Signs of Atlas Subluxation
The physical signs of atlanto- occipital subluxation are straightforward, and the diagnosis can usually be confirmed without investigations.
Posture- the head is carried forwards of the shoulders. ( In healthy posture the centre of the shoulder joint is vertically directly below the ear canals).
The patient may also have a degree of hunch or a sway back.
The patient will have great difficulty straightening up to hold his head in correct position.
The front on view will often clearly indicate the problem. The head may be tilted to one side, and the neck rotated a few degrees or so off straight ahead.
The midline of the trunk may not be vertical.
One shoulder will be higher than the other- the clearest marker of a mild functional scoliosis
Often the pelvis will visibly be off level as well (Usually high on the side of the low shoulder).
From the back the difference in the level of the shoulders will be more apparent, and one shoulder should be pushed out to the back. The head, shoulders, and hips may be out of alignment (viewed from above).
Viewed from behind the midline of the neck should be vertical and a line drawn across the base of the skull should be at right angles to a line drawn between the mastoid processes. If that angle is not square then there is very likely an issue with atlas alignment.
If there is a subluxation/ alignment issue, the neck will almost always be tender just below the ears and behind the jaw. It may be possible to feel that the neck bone is closer to the jaw on one side than the other. Postural issues, muscle spasm, or a “bull neck” can make this sign difficult to identify. However the joint between the atlas and the skull is not one at which rotation naturally occurs (beyond about 3-4 degrees at the extremes of neck rotation) so this sign is always abnormal if found. ery rarely it will be because of an asymmetrical atlas.
Equally, tenderness at the back of the neck along base of the skull just lateral to the midline is a warning sign for dural torsion– see below..
It is necessary to know some anatomy to understand this- and thankfully there are some excellent anatomy apps to help understand the issues.
This video helps:
However the key landmarks are:
On the skull, the mastoid processes- below each ear.
The occipital protuberance- the bump on the midline of the skull at the back (posteriorly), just above the neck.
The transverse processes of the atlas (C1)- immediately below the mastoid processes.

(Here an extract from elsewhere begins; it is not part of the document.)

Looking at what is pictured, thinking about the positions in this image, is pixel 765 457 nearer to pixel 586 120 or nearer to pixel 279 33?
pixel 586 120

These should be non tender to the touch and they should be symmetrical- both of them should be pretty much below the ear/mastoid process in the same line down from the ear canal. If one is rotated forwards that is outside the normal range of movement of the atlas. If you can feel the gap between the atlas and the transverse process you should be able to feel the gap open and close if you wiggle your head from side to side a little (The classic Vedic head wobble) If you can’t feel that movement then there is muscle spasm guarding the joint. That’s abnormal.
The muscles are also relevant. Of particular interest are the small subocciptal muscles and the posterior atlanto occipital membrane, rectus capitis superior major and minor. (RCP major and RCP minor).
This wikipedia accounts are adequate for the purposes of this discussion.
The areas of the posterior atlantoocciptal membrane deep to the RCP minor and minor are of particular interest, especially given the frequent dural attachments of RCP minor, and the high pain sensitivity of the dural membrane. These areas should not be tender to the touch and if they are that needs professional review.